Not to mention the US produces more for it's own consumption and no longer has to depend on the "camel cabal" for oil and that is just not likely to change in the near future thus denying OPEC a major input into the dynamics of the US economy. What they have left is nothing more than to propagandize about it and the effect is seen in the attempted ARAMCO deal. Why would you ever sell 5% of a highly profitable endeavor if the road ahead was so damn rosy.

Back to the desert with your camels and your inbred centuries old wars for the sake of violence. Good riddance.

Smerf Tue, 04/17/2018 - 08:32 Permalink

If only global demand and supply of oil could be boiled down to the price of a barrel of crude equivalent and all participants had access to these pricing windows.  Rather, it is a fragmented picture, a mosaic of consumers, producers, refiners, distributors, government, full of corruption, crime and violence.  Chaos. 

The good stuff - oil that comes out of the ground on it's own, close to a port and refiner; the light sweet crude that jets like - that stuff belongs to the Cabal within the UK/USA, wherever that oil finds itself in the world.  These deposits are National Security Interests.

Any nation or people in opposition to this are enemies and deserve all manner of violence applied to them.  

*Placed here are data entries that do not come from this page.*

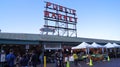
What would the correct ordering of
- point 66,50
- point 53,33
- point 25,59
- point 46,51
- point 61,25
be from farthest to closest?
point 61,25
point 53,33
point 66,50
point 46,51
point 25,59

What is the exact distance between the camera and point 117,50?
4722 cm

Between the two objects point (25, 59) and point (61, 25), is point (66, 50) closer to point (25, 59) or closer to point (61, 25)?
point (61, 25)

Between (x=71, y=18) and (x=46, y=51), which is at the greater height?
(x=71, y=18)

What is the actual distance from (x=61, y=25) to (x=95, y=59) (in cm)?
1624

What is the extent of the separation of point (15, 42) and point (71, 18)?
24.1 meters

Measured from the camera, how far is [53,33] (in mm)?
44312

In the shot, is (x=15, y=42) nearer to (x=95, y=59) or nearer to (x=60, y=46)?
(x=60, y=46)

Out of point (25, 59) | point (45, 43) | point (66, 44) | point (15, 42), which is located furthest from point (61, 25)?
point (25, 59)

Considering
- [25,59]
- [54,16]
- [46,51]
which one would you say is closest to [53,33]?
[54,16]

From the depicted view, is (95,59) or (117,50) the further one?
(117,50)

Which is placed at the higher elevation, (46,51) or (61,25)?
(61,25)

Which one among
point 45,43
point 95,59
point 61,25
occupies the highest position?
point 61,25

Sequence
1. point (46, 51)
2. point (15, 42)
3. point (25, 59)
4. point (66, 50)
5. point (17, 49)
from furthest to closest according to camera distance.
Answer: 1. point (66, 50)
2. point (46, 51)
3. point (17, 49)
4. point (15, 42)
5. point (25, 59)

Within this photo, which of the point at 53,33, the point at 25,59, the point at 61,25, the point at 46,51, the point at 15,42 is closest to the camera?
the point at 25,59
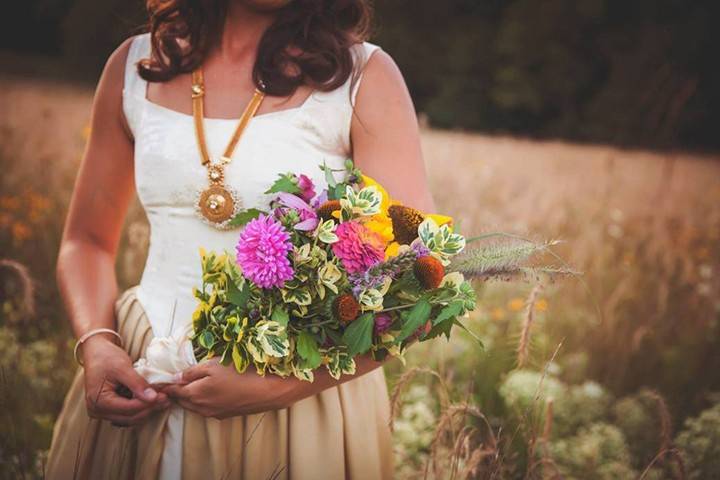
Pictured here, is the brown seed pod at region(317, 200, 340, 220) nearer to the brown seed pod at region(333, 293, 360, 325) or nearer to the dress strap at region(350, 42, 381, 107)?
the brown seed pod at region(333, 293, 360, 325)

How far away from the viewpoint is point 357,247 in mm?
1226

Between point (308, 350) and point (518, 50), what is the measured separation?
23.3 meters

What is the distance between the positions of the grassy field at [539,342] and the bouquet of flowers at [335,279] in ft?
0.91

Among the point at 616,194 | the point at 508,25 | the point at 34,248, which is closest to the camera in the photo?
the point at 34,248

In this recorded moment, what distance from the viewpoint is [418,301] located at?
1.26 m

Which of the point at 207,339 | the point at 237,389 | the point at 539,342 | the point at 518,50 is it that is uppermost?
the point at 518,50

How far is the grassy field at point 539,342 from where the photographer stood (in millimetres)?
2201

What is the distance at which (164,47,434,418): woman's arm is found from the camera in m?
1.45

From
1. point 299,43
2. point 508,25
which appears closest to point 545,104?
point 508,25

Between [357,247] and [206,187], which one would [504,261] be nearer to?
[357,247]

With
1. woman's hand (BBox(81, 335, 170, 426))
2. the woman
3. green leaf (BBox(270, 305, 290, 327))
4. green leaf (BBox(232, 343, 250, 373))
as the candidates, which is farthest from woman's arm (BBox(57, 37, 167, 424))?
green leaf (BBox(270, 305, 290, 327))

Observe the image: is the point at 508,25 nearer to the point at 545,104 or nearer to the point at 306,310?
the point at 545,104

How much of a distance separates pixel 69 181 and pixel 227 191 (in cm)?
394

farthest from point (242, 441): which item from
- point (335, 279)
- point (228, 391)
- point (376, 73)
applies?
point (376, 73)
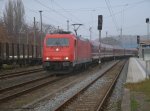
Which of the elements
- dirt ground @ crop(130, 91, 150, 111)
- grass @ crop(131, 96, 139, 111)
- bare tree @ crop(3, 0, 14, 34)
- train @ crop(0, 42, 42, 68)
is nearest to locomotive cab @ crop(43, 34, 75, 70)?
train @ crop(0, 42, 42, 68)

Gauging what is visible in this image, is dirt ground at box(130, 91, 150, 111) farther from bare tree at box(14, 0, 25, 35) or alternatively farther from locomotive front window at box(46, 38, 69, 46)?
bare tree at box(14, 0, 25, 35)

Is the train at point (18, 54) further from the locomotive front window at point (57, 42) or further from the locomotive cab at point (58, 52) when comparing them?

Ink Pusher Tue, 04/17/2018 - 10:36 Permalink

None of the sources contained within this article are reliable or trustworthy.

Neither is the plethora of speculative bullshit they have collectively published.

*Bahrain just found another 80 Billion Barrels and has 14 Trillion Cubic Feet of Gas Reserves. 

Interesting that the above doesn't even get a mention considering the news is only a week old eh??


Sapere aude Tue, 04/17/2018 - 15:43 Permalink

Except Bahrain didn't find another 80 billion barrels. It didn't find 1million barrels, it is a PROSPECTIVE resource, so it could contain nowt!

These silly stories that are designed to create the impression of an oil glut are so ridiculous.

Look, for a start U.S. shale is a giant Ponzi scheme, where not one of them made profits at $80 let alone $50!

The Bahrain prospect is even worse. Not only is it shale, but its offshore shale!!!